SELECTED PASSAGE:

* * * * * * * * *

An interesting experiment would be to re-implement the iAPX432 with the same resources as today's high end processors (caches, branch prediction, out of order execution, etc). A simulation would be good enough to run some benchmarks (though the old Ada compilers might be worth improving a bit as well).

My guess is that the performance would be very close to an ARM or x86 with the same silicon area.

twoodfin 2 years ago

I keep hoping @bcantrill & the Oxide crew will do a Twitter space on the i432, or perhaps failed architectures generally.

  • bcantrill 2 years ago

    We would love to! Maybe we could convince Robert Colwell to join us, as his paper on the 432 is one of my favorite systems papers of all time![0]

    [0] http://dtrace.org/blogs/bmc/2008/07/18/revisiting-the-intel-...

    • jaykru 2 years ago

      Rob was happy to chat with me about his 432 paper over LinkedIn (cold DM'd him) for a semester project I did on it a few months back. He might go for a podcast episode :) I'd love to listen to it!

auroralimon 2 years ago

i remember trying to use it with an Ada compiler at school. I was the only person on campus who had Ada exposure, and it was a remarkably slow machine. Could not get out of its own way. Very ambitious in architecture but too slow and too far ahead of software at the time. i do not recall actually -running- any programs on it. There might have been a monitor running (not a real OS, just BIOS like shell thing)

* * * * * * * * *

SUPPLIED INFORMATION:
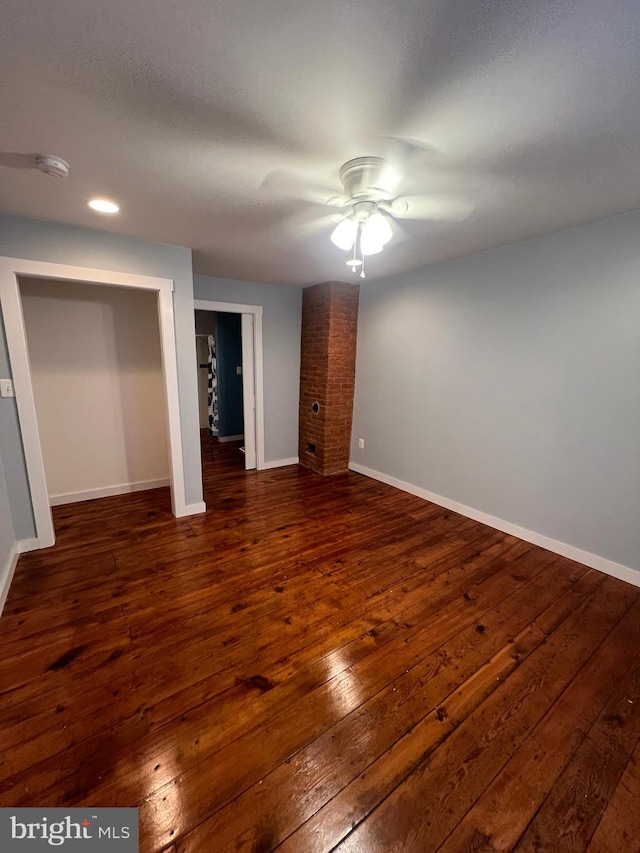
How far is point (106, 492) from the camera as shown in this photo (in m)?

* * * * * * * * *

GIVEN INSTRUCTION 1: In the forum thread about the iAPX432, do these statements agree with the text? (a) One commenter guessed that a modern re-implementation would perform about as well as an ARM or x86 chip of the same silicon area. (b) jaykru reached Robert Colwell by email. (c) auroralimon remembers running many programs on the machine. Answer yes or no for each, and quote the words of the thread that decide it.
GIVEN INSTRUCTION 2: In the forum thread about the iAPX432, what does auroralimon say they were the only person on campus to have?

REPLY 1:
(a) Yes: "My guess is that the performance would be very close to an ARM or x86 with the same silicon area."
(b) No: "over LinkedIn (cold DM'd him)"
(c) No: "i do not recall actually -running- any programs on it."

REPLY 2: Ada exposure.